Key Figures

Hundred Days’ Reform

The Guangxu Emperor

Hundred Days’ Reform

Reform – or talk of it – is in the air, with Premier Wen Jiabao issuing another call in mid-March for political change, “particularly” within the Communist Party and state leadership system. For good measure Wen added that China risked losing the gains of decades of economic reform if it didn’t change politically.

Plus ca change, plus c’est la meme chose: reform was also in the air over a century ago, at the end of the Qing Dynasty. But if the experiences of the young Emperor Guangxu are anything to go by, would-be reformers had better step carefully.

In the summer of 1898, Guangxu, aged just 24, launched his Hundred Days’ Reform after reading a memorial presented to the imperial court in 1895 by a group of influential scholars led by Kang Youwei and Liang Qichao. It’s thought that the treatise frightened conservative officials, who had blocked the memorial’s progress through the bureaucracy for three years.

For nearly four decades the Qing had been trying to modernise economically, with some success. But politically the empire remained backward. Faced with powerful neighbours like Japan, and Western powers including Britain and Russia, it was clear that China was failing fast.

The Emperor Guangxu, notes historian Jonathan Spence “undoubtedly had a wider view of the options facing China than any of his predecessors”. He had even been studying English, as part of his efforts to assert his independence from the Empress Dowager Cixi, who hovered in the background.

Guangxu decided to “act on the country’s behalf,” Spence writes in his masterly book, The Search for Modern China. From June to September that year he issued a series of edicts touching on many areas of government including the bureaucracy, armed forces, education and the economy. Modernisation and streamlining were the goals, to develop a more flexible and more powerful government.

Yet many officials were unimpressed, seeing the reforms as harmful to “China’s true inner values,” writes Spence.

Cixi also feared that they would weaken the ruling Qing dynasty. Details remain unclear, but amid rumours of a possible coup, on September 21, she issued an edict declaring that the emperor had asked her to resume power.
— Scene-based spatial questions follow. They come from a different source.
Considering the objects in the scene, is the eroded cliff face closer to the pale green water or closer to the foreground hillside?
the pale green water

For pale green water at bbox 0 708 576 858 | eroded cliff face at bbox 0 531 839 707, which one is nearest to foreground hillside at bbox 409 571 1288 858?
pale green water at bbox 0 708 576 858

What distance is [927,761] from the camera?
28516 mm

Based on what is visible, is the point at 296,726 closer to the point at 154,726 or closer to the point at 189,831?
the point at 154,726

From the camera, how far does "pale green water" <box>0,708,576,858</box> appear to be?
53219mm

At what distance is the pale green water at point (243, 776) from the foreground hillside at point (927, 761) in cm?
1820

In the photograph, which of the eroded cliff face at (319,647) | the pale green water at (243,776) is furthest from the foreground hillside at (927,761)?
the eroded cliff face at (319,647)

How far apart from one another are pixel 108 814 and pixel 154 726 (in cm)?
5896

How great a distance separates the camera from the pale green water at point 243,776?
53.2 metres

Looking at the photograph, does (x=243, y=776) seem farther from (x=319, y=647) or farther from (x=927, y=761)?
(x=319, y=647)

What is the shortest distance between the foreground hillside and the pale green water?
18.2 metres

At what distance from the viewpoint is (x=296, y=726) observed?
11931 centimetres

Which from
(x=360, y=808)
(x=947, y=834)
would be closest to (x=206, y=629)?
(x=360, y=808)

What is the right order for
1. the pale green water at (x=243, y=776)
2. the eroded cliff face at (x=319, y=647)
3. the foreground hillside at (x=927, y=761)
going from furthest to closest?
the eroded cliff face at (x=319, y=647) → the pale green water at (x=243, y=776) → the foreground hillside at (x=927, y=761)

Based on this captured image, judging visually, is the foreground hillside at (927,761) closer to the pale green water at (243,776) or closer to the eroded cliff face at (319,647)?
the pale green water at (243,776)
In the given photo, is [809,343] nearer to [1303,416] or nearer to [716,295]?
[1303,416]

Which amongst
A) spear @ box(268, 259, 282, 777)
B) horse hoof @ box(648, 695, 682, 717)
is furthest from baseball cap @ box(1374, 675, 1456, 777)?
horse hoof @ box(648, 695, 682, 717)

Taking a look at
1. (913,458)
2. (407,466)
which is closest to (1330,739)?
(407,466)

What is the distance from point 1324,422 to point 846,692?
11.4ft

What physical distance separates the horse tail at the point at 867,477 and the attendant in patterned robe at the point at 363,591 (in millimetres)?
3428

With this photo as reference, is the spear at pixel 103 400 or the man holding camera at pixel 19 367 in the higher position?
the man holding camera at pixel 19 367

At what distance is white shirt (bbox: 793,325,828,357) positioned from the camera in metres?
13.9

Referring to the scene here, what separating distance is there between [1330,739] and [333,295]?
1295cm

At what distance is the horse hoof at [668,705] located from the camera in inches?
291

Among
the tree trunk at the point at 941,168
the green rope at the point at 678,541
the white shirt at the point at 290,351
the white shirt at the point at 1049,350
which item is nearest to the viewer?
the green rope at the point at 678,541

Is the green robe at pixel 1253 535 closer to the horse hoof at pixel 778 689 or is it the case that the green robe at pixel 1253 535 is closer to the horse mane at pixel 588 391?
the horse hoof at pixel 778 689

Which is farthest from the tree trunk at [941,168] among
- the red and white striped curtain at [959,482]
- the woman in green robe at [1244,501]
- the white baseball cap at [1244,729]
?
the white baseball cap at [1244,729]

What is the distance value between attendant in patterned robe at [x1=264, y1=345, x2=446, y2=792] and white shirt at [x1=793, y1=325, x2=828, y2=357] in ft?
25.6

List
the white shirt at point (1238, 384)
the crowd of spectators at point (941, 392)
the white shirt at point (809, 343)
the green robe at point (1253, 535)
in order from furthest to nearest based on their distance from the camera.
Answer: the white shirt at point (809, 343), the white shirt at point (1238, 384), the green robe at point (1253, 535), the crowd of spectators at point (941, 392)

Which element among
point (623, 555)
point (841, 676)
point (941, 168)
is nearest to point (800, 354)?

Guangxu was detained and placed under house arrest until his death in 1908. Many of his reformist advisers were executed. Kang and Liang fled the country.

But the forces of change could not be held back. In the decade after Guangxu’s effective deposition, the pressure grew. In 1911 the Qing were overthrown by Sun Yat-sen’s Republican forces in a revolution.

Could Guangxu’s reforms have prevented a similar fate if his government had persevered with implementing them? Wen Jiabao has used similar arguments, seeing reform as a way of preserving the political status quo rather than undermining it.

In fact Wen was warning again of the need for renewal this week, with another reference to corruption in officialdom as “the biggest danger facing the ruling party”. If not dealt with it­, the problem could “terminate the political regime” he predicted.

© ChinTell Ltd. All rights reserved.

Sponsored by HSBC.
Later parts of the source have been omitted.